Minnesota currently has a moratorium on adding hospital beds anywhere in the state, one of a number of policies passed in the 1960s and ’70s to prevent significant duplication of services that could lead to increases in healthcare costs. In 1987, these policies were deleted, but one still remains: the public interest review process. MDH’s Health Economics Program must conduct a public interest review to make sure that any increase in beds is in the public interest before a facility can add any.

The Albert Lea episode raises a curious question then: Why is a government review required when a healthcare system wants to open up and offer more services in a community (specifically inpatient services), but not when a provider decides to consolidate and eliminate services from a community?

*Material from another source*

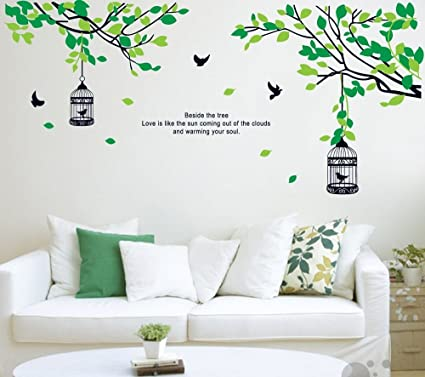 SYGA Wall Stickers Wall Decals 9045(Multicolor,Colorful,60 * 90 CM) Wall Stickers at amazon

Rather, we suggest developing a policy that would require healthcare systems planning to remove services from a rural facility, whether through a cut or consolidation of services, to explain their reasoning and calculate the impact on the community in terms of access and jobs. The increased transparency would at the very least help stakeholders prepare for the changes and develop alternatives.

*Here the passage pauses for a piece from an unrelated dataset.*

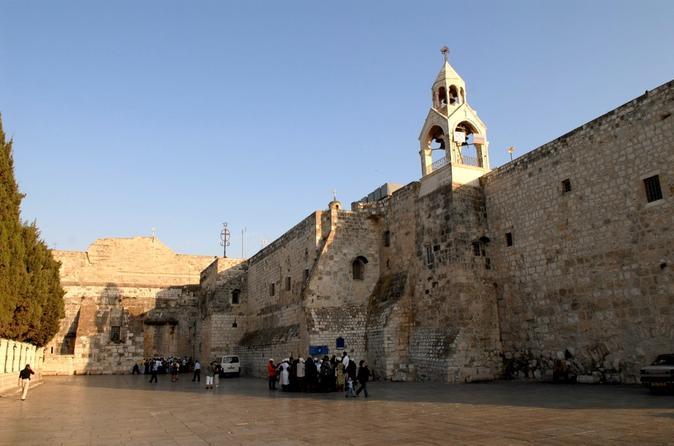 Bethlehem half day private tour from jerusalem in jerusalem 291452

  • Differentiate between rural and urban hospitals, even within the same healthcare system. The economics of rural and urban hospitals are simply different because of economies of scale and patient volume. A cost-cutting strategy developed for one (or all) healthcare systems may work across the board for the system as a whole but cripple the small facilities within the system, leading to further cuts or closures. Can policymakers develop strategies based on patient volume of individual facilities rather than the overall healthcare system? This may be crucial now considering the potentially devastating economic impact the pandemic is having on all of healthcare.

 

  • Assess negative impacts any significant cost-saving policy proposals would have on rural providers: The public has every reason to want to see more control over increases in healthcare prices, but attempts to cap prices or equalize them across payers may limit providers’ ability to make up for their disproportionate losses caused by Medicare and Medicaid’s lower payments. As in the previous recommendation, new policies should be evaluated to understand their impacts on small rural facilities and their very slim to negative profit margins. For instance, policy makers could review the Integrated Healthcare Partnerships program, a legislative pilot program, to assess not only if the model controls costs, but also whether it is causing impacts on rural access.

 

  • Examine what revenue streams hospitals rely on and explore alternatives. For example, rather than requiring hospitals to go through a vetting process only to be turned down for more inpatient services, can a rural hospital receive help to expand its outpatient services? This could potentially lower costs and increase revenue, helping them offer more services to their patients and be a better profit center for their system.

 

  • Explore policy that gives communities more input into the decisions made about their healthcare: Each hospital system is different in terms of decision-making and representation, and some already require regional or community representation on their boards of directors and in other decision-making capacities. But as systems become larger and merge or acquire more providers across the state, the decision-making center moves farther and farther away from local communities. Ensuring local input will help guard against decisions that benefit the system but not the individual facilities and their patients.

 

[1] Teisberg, Wallace, O’Hara, “Defining and Implementing Value-Based Health Care: A Strategic Framework,” Academic Medicine, May 2020, pp. 682-685.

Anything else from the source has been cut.